Las dos partes de la escena están íntimamente relacionadas. La pregunta: “¿Quién dicen que soy?”, es capciosa, y su respuesta: “el Mesías”, es ambigua. Porque saber, saber, desde el inicio sabemos que Jesús es el Mesías. La pregunta de Jesús, al final de la primera parte del evangelio, sería más bien: “¿Entiendes lo que has visto y oído de mí?” Hemos visto a Jesús llenarse del Espíritu, resistir y derrotar al tentador (satanás) en el desierto; lo hemos visto compadecerse de los necesitados y darles de comer; sentado a la misma mesa con pecadores, prostitutas, publicanos y extranjeros; lo hemos visto deslindarse de la ley de la pureza; curar en sábado para mostrar que la voluntad de Dios es la vida plena del ser humano; y curar a toda clase de enfermos.

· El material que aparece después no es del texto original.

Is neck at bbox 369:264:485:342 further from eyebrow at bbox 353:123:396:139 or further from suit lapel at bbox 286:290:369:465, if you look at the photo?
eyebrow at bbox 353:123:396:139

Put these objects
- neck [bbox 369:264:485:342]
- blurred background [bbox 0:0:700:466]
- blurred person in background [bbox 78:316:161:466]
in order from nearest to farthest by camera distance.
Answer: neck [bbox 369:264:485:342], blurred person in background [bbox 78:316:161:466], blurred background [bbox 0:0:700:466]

Por cierto, antes de esta escena el narrador nos contó la curación de un ciego, casi anticipando que sus discípulos más astutos y más cercanos, como Pedro, son como ciegos que necesitan ser curados porque no acaban de comprender cuanto han visto.

 
Es verdad, Jesús es el Ungido de Dios. Y de ahí nace la tentación de asociarlo con el poder de un rey, como le pasó a Pedro. Por eso Jesús lo llamó Satanás, que significa “tentador”, para que no vayamos a creer ni que Pedro estaba poseído por un mal espíritu, y mucho menos que Jesús lo alejó de sí. Viendo que Pedro había caído en la tentación y quería arrastrarlo consigo, Jesús tuvo que recordarle a Pedro cuál era su lugar: el de discípulo, por eso le pide que nuevamente se coloque detrás de él, a ver si ahora sí comprende.

 
Y entonces comienza el discurso correctivo de Jesús. El ungido de Dios no es poder, porque las palabras y las curaciones de Jesús no han sido signos de poder; eso pondría a Jesús más cerca de un mago. Las palabras y las acciones de Jesús son signo de compasión y misericordia. En Jesús, Dios no se acerca a la humanidad para presumir, sino para curar. Viene a combatir el absurdo del dolor, de la marginación, de la exclusión, de la injusticia. Y si para ello tiene que compartir el dolor, la marginación y la injusticia, lo hará y no le importará. Porque en esto está la acción de Dios, y quien de verdad lo ha comprendido y lo sigue, también se pone del lado de la humanidad herida, doliente, excluida y ajusticiada, aunque comparta su destino; no le importa ni siente que se denigre o pierda reputación por ello. Como Jeús. Eso significa “tomar la cruz”, “perder la vida” y “no avergonzarse del Hijo del Hombre”.

 
Lo último que necesita nuestra festejada patria es que sembremos en ella la semilla de la falsa piedad y de la corrupción del evangelio. A no Dios no le gusta el dolor ni el sufrimiento, ni las flagelaciones, ni las mortificaciones, ni las mandas con pencas de nopal. Al Padre le gusta ver a sus hijos alegres y felices, y disfruta aún más cuando sus hijos se esfuerzan comprometidamente porque a nadie le falte el pan y a nadie se le niegue el derecho a sentarse en la mesa de sus hijos. Porque mientras haya hambre y dolor, y mientras no haya justicia, ni habrá paz, ni habrá fiesta. Y porque creemos en la vida y en la fiesta, los seguidores de Jesús no nos avergonzamos de invitar a la fiesta a los que han sido deliberadamente olvidados. Sólo entonces y de verdad seremos la nación en la que Cristo reina; la tierra de la Guadalupana, Madre que abraza a sus hijos ninguneados; sólo entonces y de verdad vivirá México. Que viva México. No es porra; es grito, deseo y oración.